Exercise – Copy word for word the stretch of the feature-normalization passage from "One of the most" through "the absolute level.".

Top of Given passage

The feature importance tables confirm that rsi_trend consistently becomes the most influential positive driver — in one iteration carrying a weight of 0.208, dwarfing all other signals. This is both encouraging and concerning. A model that depends heavily on a single interaction feature is a model with a concentrated bet. If the RSI-trend relationship breaks — as it can in certain regimes — the model's entire rationale collapses.
One of the most clarifying conceptual moments in the entire process is recognizing that the feature set contains two fundamentally different populations of information, each requiring a different normalization treatment.
Population 1: Cross-Sectional Relative Features These features answer the question: how does this stock compare to its peers today? Returns, distance from moving averages, volatility measures — these should be Z-scored across tickers on each date:
df[features_to_scale] = df.groupby('Date')[features_to_scale].transform(
lambda x: (x - x.mean()) / x.std()
)This ensures that on any given day, the model sees which stock is the "most stretched from its MA" or "most volatile" relative to the others. This is cross-sectional alpha — the signal is in the relative ranking, not the absolute level.
Population 2: Absolute Features RSI, volume average ratio, and the SMA crossover — these features have absolute meaning that should not be erased by cross-sectional normalization. RSI of 75 means something specific regardless of what the other six stocks' RSIs are.

Bottom of Given passage
Top of Data provided

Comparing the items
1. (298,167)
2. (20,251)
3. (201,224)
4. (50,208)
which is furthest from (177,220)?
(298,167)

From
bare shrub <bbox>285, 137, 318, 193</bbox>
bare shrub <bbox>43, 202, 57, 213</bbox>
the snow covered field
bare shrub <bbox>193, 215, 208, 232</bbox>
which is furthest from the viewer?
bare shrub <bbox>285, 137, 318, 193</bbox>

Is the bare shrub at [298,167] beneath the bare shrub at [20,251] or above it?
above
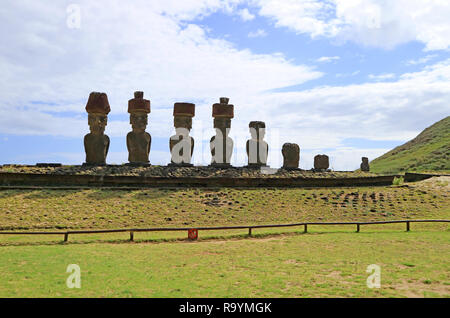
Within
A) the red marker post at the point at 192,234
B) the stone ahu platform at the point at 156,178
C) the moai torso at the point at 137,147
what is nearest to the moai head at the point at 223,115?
the stone ahu platform at the point at 156,178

Bottom of Data provided

Worked solution –
One of the most clarifying conceptual moments in the entire process is recognizing that the feature set contains two fundamentally different populations of information, each requiring a different normalization treatment.
Population 1: Cross-Sectional Relative Features These features answer the question: how does this stock compare to its peers today? Returns, distance from moving averages, volatility measures — these should be Z-scored across tickers on each date:
df[features_to_scale] = df.groupby('Date')[features_to_scale].transform(
lambda x: (x - x.mean()) / x.std()
)This ensures that on any given day, the model sees which stock is the "most stretched from its MA" or "most volatile" relative to the others. This is cross-sectional alpha — the signal is in the relative ranking, not the absolute level.